You have tried two ways to set the biases for the magnetometer. One is hard coded values in milliGauss in "MPU9250BasicAHRS_t3.ino". https://github.com/kriswiner/MPU9250/blob/1594ddd5735e65f35f9d5a5414a067a8d2757a9c/MPU9250BasicAHRS_t3.ino#L414-L422 The other is from experiment that the user needs to rotate the component to all directions to sample the maximum and minimum on all axes, as in all "*_t3.ino" with the following function. https://github.com/kriswiner/MPU9250/blob/1594ddd5735e65f35f9d5a5414a067a8d2757a9c/MPU9250_MS5637_AHRS_t3.ino#L1064
I am wondering which is better? You said "MPU9250_MS5637_AHRS_t3.ino" is the most modern and correct version, which uses the experiment one.
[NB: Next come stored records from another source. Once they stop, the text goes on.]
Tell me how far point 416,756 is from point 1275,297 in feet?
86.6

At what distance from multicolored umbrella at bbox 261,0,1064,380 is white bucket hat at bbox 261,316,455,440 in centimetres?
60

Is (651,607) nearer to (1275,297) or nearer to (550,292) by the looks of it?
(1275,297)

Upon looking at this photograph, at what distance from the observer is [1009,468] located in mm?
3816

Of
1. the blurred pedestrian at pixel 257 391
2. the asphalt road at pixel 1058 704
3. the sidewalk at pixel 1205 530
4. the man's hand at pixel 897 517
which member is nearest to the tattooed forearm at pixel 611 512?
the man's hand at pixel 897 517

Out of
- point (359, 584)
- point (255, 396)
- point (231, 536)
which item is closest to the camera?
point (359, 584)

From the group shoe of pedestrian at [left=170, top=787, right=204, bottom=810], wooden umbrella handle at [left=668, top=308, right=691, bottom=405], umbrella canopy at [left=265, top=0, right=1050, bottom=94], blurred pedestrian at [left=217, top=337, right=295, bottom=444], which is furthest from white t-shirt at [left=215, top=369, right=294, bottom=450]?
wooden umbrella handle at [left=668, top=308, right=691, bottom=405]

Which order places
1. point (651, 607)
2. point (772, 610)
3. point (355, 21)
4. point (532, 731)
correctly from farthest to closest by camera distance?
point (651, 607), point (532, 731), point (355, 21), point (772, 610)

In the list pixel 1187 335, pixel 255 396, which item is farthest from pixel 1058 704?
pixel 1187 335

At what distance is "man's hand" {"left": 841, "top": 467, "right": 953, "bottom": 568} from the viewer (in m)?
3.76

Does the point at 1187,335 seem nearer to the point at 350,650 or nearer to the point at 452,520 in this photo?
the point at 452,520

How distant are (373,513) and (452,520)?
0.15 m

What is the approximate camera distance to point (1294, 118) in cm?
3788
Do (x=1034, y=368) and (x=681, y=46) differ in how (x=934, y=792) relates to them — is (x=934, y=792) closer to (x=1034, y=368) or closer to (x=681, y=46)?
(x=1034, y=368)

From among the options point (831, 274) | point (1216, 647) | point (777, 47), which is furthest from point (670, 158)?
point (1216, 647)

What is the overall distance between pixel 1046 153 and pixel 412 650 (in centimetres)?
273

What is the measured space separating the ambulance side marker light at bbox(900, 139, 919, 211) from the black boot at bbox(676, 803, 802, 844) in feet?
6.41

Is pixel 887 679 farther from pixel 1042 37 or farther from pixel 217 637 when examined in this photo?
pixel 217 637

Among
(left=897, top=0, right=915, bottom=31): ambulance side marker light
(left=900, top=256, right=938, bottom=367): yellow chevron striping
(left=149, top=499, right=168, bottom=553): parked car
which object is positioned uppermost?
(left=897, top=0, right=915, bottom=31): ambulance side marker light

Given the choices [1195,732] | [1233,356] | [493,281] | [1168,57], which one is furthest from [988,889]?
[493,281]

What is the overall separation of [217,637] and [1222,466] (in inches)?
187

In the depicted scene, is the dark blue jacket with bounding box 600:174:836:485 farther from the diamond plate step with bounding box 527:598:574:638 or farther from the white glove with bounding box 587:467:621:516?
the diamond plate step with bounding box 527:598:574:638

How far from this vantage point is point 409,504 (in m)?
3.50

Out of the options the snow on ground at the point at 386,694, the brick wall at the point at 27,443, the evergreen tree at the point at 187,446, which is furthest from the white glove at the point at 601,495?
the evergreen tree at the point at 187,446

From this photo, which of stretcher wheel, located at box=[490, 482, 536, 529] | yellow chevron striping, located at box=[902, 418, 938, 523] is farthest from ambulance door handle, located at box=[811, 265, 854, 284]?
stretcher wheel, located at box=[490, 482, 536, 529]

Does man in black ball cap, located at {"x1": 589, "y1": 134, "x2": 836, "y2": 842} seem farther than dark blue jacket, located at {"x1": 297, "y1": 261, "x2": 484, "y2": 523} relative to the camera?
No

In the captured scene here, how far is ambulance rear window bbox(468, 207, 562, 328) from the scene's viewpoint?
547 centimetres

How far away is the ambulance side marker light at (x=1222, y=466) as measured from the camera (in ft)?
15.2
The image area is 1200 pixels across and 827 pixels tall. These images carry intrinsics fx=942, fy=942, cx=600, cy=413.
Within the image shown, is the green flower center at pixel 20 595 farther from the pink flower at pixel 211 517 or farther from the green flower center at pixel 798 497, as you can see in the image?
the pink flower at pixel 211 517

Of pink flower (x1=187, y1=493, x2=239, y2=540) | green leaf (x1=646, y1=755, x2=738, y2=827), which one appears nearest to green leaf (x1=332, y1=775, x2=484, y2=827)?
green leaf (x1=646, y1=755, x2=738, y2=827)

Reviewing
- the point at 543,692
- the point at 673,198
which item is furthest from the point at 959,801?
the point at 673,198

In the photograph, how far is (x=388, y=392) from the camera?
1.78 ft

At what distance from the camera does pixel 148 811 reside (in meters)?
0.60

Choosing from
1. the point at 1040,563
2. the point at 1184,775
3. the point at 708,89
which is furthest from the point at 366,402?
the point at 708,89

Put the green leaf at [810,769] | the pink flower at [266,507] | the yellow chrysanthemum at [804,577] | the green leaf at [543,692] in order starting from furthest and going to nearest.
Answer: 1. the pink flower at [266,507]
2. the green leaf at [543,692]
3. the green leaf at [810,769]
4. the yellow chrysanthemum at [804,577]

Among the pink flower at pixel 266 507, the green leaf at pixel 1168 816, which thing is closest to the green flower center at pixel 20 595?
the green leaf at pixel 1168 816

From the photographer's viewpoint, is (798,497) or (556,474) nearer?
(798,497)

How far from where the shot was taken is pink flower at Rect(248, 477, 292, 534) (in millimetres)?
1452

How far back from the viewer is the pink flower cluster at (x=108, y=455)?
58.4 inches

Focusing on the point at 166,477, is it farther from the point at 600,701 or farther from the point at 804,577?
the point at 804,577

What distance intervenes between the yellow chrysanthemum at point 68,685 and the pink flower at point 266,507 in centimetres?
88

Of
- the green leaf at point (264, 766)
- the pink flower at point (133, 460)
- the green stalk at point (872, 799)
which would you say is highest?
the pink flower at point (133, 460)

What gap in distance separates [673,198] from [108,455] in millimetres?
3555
But after a few tried, I found the biases are not consistent, and often varies a lot. I guess it is due to not enough sampling. Personally I found this method kind of tedious, because I need to calibrate it every time, or when move to a new location. And rotating the component definitely needs some skills to cover the extreme values on all axes.
On the other side, the hard coded values are much easier to implement, and the result looks reasonable too! My only concern for this one is, where are these numbers com from? I didn't seem to find them in the datasheet, or are they simply empiric numbers?
Thank you for your time. Your opinion is highly appreciated.